::: DATA FOR THIS EXERCISE :::

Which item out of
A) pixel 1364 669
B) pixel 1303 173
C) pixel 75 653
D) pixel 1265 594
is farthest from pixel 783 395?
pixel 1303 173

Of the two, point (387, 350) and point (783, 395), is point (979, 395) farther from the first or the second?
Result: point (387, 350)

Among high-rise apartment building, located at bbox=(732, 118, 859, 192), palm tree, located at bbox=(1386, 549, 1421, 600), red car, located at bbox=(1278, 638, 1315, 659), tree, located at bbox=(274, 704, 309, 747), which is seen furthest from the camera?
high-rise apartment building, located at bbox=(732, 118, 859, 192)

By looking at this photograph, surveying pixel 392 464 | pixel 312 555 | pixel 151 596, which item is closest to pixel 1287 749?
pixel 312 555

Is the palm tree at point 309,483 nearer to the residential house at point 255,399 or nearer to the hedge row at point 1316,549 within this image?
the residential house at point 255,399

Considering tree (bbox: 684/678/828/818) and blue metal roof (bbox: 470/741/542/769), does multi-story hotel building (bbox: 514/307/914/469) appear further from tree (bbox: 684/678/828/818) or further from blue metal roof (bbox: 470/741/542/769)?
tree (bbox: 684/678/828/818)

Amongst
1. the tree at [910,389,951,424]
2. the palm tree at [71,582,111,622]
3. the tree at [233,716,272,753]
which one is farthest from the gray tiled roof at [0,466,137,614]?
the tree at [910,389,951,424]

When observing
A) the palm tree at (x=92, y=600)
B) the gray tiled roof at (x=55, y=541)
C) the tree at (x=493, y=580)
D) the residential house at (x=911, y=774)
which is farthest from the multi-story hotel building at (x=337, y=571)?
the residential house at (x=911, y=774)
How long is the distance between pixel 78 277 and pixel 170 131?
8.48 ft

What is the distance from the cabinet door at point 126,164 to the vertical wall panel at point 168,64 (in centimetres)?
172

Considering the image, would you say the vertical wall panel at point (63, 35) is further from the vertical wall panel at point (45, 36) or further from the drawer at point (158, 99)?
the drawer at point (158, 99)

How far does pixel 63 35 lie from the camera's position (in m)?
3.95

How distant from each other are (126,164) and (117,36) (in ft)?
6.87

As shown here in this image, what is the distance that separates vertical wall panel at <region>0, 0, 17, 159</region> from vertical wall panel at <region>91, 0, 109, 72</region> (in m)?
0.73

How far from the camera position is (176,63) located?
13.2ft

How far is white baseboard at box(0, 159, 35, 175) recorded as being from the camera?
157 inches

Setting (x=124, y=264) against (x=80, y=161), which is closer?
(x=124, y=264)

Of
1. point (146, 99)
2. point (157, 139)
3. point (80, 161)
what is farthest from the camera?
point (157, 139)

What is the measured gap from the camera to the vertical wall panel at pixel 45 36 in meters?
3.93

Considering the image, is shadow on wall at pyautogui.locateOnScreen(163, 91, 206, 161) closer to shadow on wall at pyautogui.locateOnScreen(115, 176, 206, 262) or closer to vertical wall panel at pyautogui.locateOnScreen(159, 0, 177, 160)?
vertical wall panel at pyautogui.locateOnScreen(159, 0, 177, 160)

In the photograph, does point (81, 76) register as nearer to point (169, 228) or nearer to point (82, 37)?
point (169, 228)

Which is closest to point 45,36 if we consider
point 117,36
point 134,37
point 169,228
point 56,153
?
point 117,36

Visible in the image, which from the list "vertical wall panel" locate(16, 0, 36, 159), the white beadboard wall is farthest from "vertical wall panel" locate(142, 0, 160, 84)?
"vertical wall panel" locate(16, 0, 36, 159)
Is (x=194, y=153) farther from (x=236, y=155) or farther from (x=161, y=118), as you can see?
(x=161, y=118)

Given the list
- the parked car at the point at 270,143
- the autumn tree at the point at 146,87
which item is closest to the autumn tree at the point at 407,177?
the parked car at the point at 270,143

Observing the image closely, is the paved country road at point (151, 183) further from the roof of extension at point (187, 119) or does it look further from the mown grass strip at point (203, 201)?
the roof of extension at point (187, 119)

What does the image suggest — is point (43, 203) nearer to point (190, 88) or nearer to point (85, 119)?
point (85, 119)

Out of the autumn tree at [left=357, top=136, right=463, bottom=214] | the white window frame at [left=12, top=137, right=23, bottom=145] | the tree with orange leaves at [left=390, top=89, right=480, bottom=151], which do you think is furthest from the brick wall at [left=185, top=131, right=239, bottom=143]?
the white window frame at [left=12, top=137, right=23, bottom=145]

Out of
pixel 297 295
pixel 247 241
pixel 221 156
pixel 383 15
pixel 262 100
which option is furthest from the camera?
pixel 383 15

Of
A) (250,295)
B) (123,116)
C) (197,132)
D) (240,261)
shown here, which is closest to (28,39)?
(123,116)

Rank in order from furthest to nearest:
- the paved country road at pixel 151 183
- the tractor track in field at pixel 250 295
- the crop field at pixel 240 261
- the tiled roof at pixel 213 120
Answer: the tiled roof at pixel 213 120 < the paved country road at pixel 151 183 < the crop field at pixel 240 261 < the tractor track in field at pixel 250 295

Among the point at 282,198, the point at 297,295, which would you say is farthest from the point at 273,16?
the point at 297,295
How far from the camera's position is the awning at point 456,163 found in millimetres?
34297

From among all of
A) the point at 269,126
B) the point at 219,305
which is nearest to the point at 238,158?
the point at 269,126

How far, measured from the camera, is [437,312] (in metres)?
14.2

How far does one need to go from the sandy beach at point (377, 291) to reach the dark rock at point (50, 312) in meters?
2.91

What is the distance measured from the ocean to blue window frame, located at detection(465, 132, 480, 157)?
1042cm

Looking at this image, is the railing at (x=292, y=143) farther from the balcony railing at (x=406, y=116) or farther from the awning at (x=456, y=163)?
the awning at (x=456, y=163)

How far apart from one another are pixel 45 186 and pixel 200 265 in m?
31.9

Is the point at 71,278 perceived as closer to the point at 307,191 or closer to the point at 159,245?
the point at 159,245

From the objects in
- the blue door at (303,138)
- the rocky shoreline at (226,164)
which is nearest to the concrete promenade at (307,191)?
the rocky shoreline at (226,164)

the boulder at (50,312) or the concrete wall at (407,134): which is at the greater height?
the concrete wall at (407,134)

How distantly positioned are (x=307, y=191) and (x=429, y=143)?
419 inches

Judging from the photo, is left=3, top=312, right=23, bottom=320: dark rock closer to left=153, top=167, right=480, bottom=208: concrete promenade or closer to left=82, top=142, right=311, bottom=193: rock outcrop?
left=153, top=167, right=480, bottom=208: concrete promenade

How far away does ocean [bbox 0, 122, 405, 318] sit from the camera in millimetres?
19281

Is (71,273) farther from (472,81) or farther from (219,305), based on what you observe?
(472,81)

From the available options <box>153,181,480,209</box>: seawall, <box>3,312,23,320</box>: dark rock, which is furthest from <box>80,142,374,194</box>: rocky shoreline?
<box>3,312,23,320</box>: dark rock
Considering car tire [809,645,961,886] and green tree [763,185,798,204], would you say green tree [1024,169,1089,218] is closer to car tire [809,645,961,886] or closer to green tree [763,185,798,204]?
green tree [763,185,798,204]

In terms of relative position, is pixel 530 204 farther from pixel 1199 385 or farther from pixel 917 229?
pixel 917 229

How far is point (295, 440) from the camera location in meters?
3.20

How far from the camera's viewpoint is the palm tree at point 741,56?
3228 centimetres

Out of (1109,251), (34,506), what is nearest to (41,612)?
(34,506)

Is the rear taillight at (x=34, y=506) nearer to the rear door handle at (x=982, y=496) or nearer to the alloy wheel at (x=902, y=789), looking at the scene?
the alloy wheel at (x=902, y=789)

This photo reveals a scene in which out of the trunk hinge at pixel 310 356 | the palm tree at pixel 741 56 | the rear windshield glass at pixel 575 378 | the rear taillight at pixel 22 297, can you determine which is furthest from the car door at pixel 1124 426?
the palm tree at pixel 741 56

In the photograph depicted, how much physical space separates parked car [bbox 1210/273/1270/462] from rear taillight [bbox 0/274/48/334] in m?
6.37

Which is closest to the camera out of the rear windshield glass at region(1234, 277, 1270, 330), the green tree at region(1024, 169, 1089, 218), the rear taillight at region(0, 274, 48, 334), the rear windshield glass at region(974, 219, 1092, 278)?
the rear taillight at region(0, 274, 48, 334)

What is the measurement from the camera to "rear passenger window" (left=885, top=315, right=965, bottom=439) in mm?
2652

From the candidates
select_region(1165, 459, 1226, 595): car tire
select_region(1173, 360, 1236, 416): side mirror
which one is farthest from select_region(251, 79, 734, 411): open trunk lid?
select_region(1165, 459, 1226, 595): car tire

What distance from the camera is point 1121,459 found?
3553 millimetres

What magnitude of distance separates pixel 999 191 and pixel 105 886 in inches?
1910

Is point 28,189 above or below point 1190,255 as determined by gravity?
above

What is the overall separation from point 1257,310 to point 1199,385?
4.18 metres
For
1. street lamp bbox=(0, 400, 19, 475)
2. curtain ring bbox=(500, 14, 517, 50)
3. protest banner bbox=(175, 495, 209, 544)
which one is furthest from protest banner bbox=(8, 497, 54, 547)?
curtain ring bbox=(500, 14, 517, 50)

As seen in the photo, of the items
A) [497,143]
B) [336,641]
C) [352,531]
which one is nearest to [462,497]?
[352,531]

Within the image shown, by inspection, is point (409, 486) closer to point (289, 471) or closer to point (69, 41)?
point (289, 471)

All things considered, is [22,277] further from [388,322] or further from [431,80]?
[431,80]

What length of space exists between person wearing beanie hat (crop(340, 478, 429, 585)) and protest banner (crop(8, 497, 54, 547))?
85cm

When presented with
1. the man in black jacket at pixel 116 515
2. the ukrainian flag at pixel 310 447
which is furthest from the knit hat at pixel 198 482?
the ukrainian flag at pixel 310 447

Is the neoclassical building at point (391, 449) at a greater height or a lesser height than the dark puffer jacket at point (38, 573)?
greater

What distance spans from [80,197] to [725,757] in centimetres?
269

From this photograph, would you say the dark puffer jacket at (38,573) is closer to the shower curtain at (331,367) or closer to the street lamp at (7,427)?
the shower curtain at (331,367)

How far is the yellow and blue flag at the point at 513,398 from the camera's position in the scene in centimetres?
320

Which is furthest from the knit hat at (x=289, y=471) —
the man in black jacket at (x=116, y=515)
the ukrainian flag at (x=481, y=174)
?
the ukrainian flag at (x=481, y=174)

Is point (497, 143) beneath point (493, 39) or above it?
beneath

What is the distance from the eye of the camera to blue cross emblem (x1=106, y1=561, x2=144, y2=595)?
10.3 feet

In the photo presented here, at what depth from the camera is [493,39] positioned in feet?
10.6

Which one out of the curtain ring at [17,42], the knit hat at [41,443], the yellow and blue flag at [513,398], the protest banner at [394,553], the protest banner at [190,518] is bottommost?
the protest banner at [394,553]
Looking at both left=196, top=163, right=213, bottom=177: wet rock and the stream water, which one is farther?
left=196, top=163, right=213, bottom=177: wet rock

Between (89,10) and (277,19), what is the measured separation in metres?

:::

● **GIVEN EXERCISE**
Format the lines above as a Markdown table with columns Row and Line, starting at the first line and ending at the line that contains "Result: point (387, 350)". Number each row and leave out blank lines.

● **SOLVED PROBLEM**
| Row | Line |
|---|---|
| 1 | Which item out of |
| 2 | A) pixel 1364 669 |
| 3 | B) pixel 1303 173 |
| 4 | C) pixel 75 653 |
| 5 | D) pixel 1265 594 |
| 6 | is farthest from pixel 783 395? |
| 7 | pixel 1303 173 |
| 8 | Of the two, point (387, 350) and point (783, 395), is point (979, 395) farther from the first or the second? |
| 9 | Result: point (387, 350) |